Schwarzes Schaf aus Lünen hält Dortmund in Atem

Auf Straßen gesichtet

Ein schwarzes Schaf, was vor einiger Zeit auf Lünens Straßen unterwegs war, dort eingefangen wurde und später in Dortmund unterkam, ist wieder alleine unterwegs. Mit einem gekonnten Sprung war es ausgebüxt und sorgt nun in Dortmund für Unruhe. Immer wieder taucht es im Stadtteil Mengede auf. Doch bisher bekommt es niemand zu fassen.

DORTMUND/LÜNEN

, 19.04.2017, 03:13 Uhr / Lesedauer: 2 min
Diesen Schnappschuss machte Sarah De Rosa von dem freilaufenden Kamerunschaf an der Emscher in Mengede.

Diesen Schnappschuss machte Sarah De Rosa von dem freilaufenden Kamerunschaf an der Emscher in Mengede.

Spaziergänger meldeten das freilaufende Tier in den vergangenen Wochen mehrfach bei Polizei, Feuerwehr und Arche 90. Versuche, das Schaf einzufangen, blieben bislang erfolglos. In dem sozialen Netzwerk Facebook war das schwarze Schaf am Dienstag Thema. Laut Polizei sei das schwarze Schaf absichtlich an der Emscher ausgesetzt worden, schrieb eine Nutzerin – ausgerechnet von der Tierschutzorganisation Arche 90.

Diese Information bestätigte auch Polizeisprecher Gunnar Wortmann auf Anfrage unserer Redaktion. Doch ein Anruf bei Gabriele Bayer von der Tierschutzorganisation bringt Klarheit: „Das Schaf ist nicht ausgesetzt worden, sondern ausgebüxt!“ Bei dem Tier handele es sich um ein Kamerunschaf, das ein bisschen wie eine kleine Ziege aussieht und vom Wildschaf abstammt.

Fundtier aus Lünen

Als Fundtier war es zur Arche 90 gekommen: In Lünen wollten Polizisten Ende Januar das freilaufende Tier einfangen und baten die Tierschützer um Hilfe. Damals konnten sie das Schaf überwältigen. Weil offenbar niemand das Tier vermisste, wurde es in eine Pflegestelle nach Mengede gebracht. Auf dem Hof an der Ellinghauser Straße fühlte sich der Wiederkäuer wohl - doch dann sollte es zu einem Züchter nach Niedersachsen gebracht werden.

Dort hätte es mit seinen Artgenossen in einer Herde leben können. „Es sollte in den Anhänger gebracht werden“, sagt Gabriele Bayer. „Doch dann ist es einfach über alle drüber gesprungen.“ Das klingt kurios. Aber Kamerunschafe sind bekannt dafür, dass sie eine enorme Sprungkraft haben. „Die gehen locker über einen zwei Meter hohen Zaun.“ Das Tier büxte aus. Und einfangen ließ es sich bislang nicht.

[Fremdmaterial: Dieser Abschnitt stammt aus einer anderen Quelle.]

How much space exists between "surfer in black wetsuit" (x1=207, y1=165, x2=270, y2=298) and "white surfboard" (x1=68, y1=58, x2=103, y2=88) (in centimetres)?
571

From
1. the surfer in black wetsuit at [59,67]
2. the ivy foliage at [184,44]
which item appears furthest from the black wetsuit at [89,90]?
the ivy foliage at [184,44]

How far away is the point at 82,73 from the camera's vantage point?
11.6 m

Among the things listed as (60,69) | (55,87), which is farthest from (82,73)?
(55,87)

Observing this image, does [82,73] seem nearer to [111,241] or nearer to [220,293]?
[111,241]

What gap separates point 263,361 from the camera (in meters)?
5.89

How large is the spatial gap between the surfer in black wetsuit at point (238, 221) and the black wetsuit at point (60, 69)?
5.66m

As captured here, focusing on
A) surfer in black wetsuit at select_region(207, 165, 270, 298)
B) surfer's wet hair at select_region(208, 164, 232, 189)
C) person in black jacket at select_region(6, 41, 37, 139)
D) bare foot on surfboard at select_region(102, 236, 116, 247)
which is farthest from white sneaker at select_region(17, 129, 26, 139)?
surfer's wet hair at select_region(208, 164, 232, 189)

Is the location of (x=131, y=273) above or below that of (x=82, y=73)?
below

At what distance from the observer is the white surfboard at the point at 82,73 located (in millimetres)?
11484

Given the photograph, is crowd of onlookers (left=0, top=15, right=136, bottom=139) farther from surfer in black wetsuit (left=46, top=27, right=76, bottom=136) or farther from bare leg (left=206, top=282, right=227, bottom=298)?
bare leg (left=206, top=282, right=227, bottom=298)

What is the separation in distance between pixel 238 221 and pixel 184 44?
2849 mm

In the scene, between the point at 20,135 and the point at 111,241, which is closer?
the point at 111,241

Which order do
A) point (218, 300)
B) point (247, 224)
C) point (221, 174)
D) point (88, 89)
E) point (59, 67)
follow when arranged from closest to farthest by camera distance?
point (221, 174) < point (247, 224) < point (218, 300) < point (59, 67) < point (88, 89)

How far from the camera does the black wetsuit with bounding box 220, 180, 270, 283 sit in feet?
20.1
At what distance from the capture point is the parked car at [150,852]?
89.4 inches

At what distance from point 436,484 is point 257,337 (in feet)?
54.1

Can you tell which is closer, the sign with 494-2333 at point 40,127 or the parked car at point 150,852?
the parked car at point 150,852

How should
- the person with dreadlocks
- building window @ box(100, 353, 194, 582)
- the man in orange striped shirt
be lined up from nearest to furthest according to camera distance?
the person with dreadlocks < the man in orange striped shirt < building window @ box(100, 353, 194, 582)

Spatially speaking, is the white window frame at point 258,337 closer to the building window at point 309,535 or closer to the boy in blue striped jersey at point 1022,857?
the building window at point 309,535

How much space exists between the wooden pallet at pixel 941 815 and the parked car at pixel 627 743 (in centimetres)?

Weiblich, zwei Jahre alt, extrem scheu

Feuerwehr, Polizei, Arche 90 und auch der Stadt-Schäfer Christof May haben es versucht – „der Schäfer war am Ende völlig verzweifelt“, sagt Gabriele Bayer. Das Tier ist extrem scheu, in freier Wildbahn sind die Chancen also gering. Selbst mit anderen Schafen und dem Hund des Schäfers gelang es nicht, das Schaf zu stellen. Einen „Ausbrecherkünstler“ nennt Gabriele Bayer das weibliche Tier. Sie schätzt das Alter auf zwei Jahre.

Ihr Appell: „Die Leute sollen nicht versuchen, das Tier einzufangen – hinterher geht das schief.“ Sie befürchtet, dass das aufgeschreckte Schaf vor ein Auto laufen könnte. Denn Zäune halten ein Kamerunschaf nicht auf. Jetzt hoffen die Tierschützer, dass es der Flüchtigen alleine zu langweilig wird: Schafe sind Herdentiere, und bei seiner Pflegestelle war das Kamerunschaf in die Ponys auf dem Hof vernarrt.

Vielleicht kehrt das schwarze Schaf von Mengede also alleine zurück.